TfidfTransformer(norm='l2', smooth_idf=True, sublinear_tf=False, use_idf=True)

## Reading the test dataset

In [19]:
def sort_coo(coo_matrix):
    tuples = zip(coo_matrix.col, coo_matrix.data)
    return sorted(tuples, key=lambda x: (x[1], x[0]), reverse=True)
    
def extract_topn_from_vector(feature_names, sorted_items, topn=10):
    """get the feature names and tf-idf score of top n items"""
    
    #use only topn items from vector
    sorted_items = sorted_items[:topn]
 
    score_vals = []
    feature_vals = []
    
    # word index and corresponding tf-idf score
    for idx, score in sorted_items:
        
        #keep track of feature name and its corresponding score
        score_vals.append(round(score, 3))
        feature_vals.append(feature_names[idx])
 
    #create a tuples of feature,score
    #results = zip(feature_vals,score_vals)
    results= {}
    for idx in range(len(feature_vals)):
        results[feature_vals[idx]]=score_vals[idx]
    
    return results


In [20]:
# read test docs into a dataframe, concatenate title and body and then apply same preprocessing.
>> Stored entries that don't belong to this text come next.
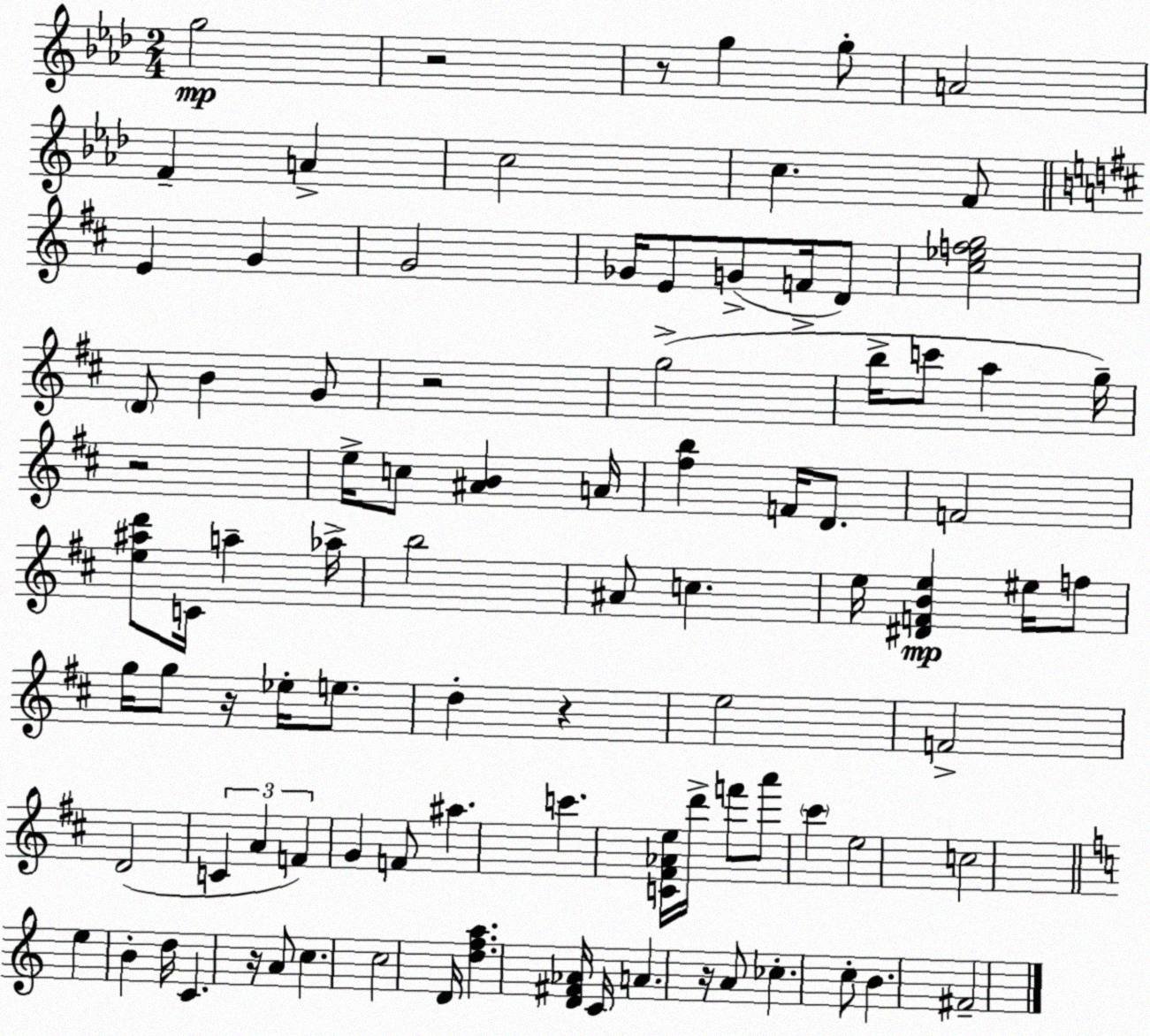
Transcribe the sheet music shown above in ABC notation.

X:1
T:Untitled
M:2/4
L:1/4
K:Fm
g2 z2 z/2 g g/2 A2 F A c2 c F/2 E G G2 _G/4 E/2 G/2 F/4 D/2 [^c_efg]2 D/2 B G/2 z2 g2 b/4 c'/2 a g/4 z2 e/4 c/2 [^AB] A/4 [^fb] F/4 D/2 F2 [e^ad']/2 C/4 a _a/4 b2 ^A/2 c e/4 [^DFBe] ^e/4 f/2 g/4 g/2 z/4 _e/4 e/2 d z e2 F2 D2 C A F G F/2 ^a c' [C^F_Ae]/4 d'/4 f'/2 a'/2 ^c' e2 c2 e B d/4 C z/4 A/2 c c2 D/4 [dfa] [D^F_A]/4 C/4 A z/4 A/2 _c c/2 B ^F2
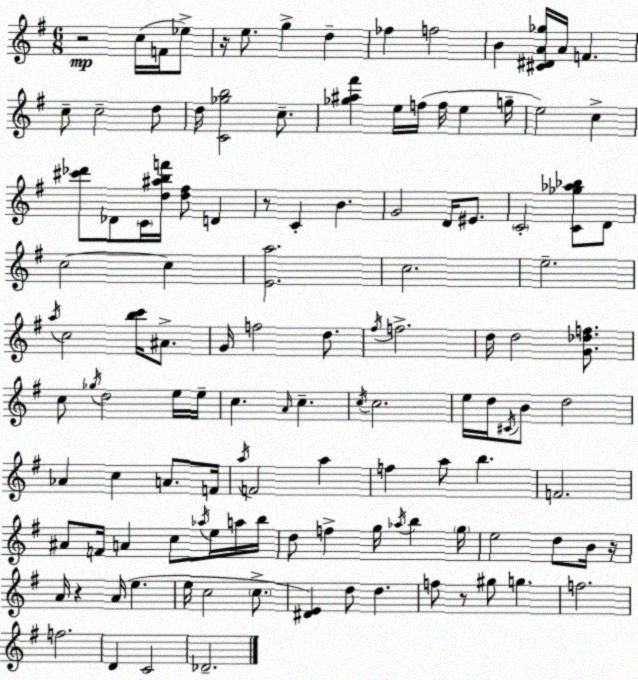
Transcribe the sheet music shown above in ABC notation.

X:1
T:Untitled
M:6/8
L:1/4
K:Em
z2 c/4 F/4 _e/2 z/4 e/2 g d _f f2 B [^C^DA_g]/4 A/4 F c/2 c2 d/2 d/4 [C_gb]2 c/2 [_g^a^f'] e/4 f/4 f/4 e g/4 e2 c [^c'_d']/2 _D/2 C/4 [d^abf']/4 [d^f]/2 D z/2 C B G2 D/4 ^E/2 C2 [C_g_a_b]/2 D/2 c2 c [Ea]2 c2 e2 a/4 c2 [bc']/4 ^A/2 G/4 f2 d/2 ^f/4 f2 d/4 d2 [G_df]/2 c/2 _g/4 d2 e/4 e/4 c A/4 c c/4 c2 e/4 d/4 ^C/4 B/2 d2 _A c A/2 F/4 a/4 F2 a f a/2 b F2 ^A/2 F/4 A c/2 _a/4 e/4 a/4 b/4 d/2 f g/4 _a/4 b g/4 e2 d/2 B/4 z/4 A/4 z A/4 e e/4 c2 c/2 [^DE] d/2 d f/2 z/2 ^g/2 g f2 f2 D C2 _D2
df_test=pd.read_json("data/ml1/stackoverflow-test.json",lines=True)
df_test['text'] = df_test['title'] + df_test['body']
df_test['text'] =df_test['text'].apply(lambda x:pre_process(x))
 
# get test docs into a list
corpus_test=df_test['text'].tolist()


## Apply the model to do the topic/keyword extraction

In [23]:
# get the document that we want to extract keywords from:
doc=corpus_test[0]
 
#generate tf-idf for the new test document using the vocabulary and document frequencies (df) learned by fit
tf_idf_vector=tfidf_transformer.transform(cv.transform([doc]))

In [24]:
 
#sort the tf-idf vectors by descending order of scores
sorted_items=sort_coo(tf_idf_vector.tocoo())
 
#extract only the top n; n here is 10
keywords=extract_topn_from_vector(feature_names,sorted_items,10)
 
# now print the results
print("\n=====Doc=====")
print(doc)
print("\n===Keywords===")
for k in keywords:
    print(k,keywords[k])


=====Doc=====
integrate war plugin for m eclipse into eclipse project p i set up a small web project with jsf and maven now i want to deploy on a tomcat server is there a possibility to automate that like a button in eclipse that automatically deploys the project to tomcat p p i read about a the a href http maven apache org plugins maven war plugin rel nofollow noreferrer maven war plugin a but i couldn t find a tutorial how to integrate that into my process eclipse m eclipse p p can you link me to help or try to explain it thanks p 

===Keywords===
eclipse 0.49
maven 0.451
war 0.393
plugin 0.265
integrate 0.232
tomcat 0.223
project 0.197
automate 0.13
jsf 0.125
possibility 0.121


## Results
We can see that the question was about eclipse and maven so th model is doing a great job.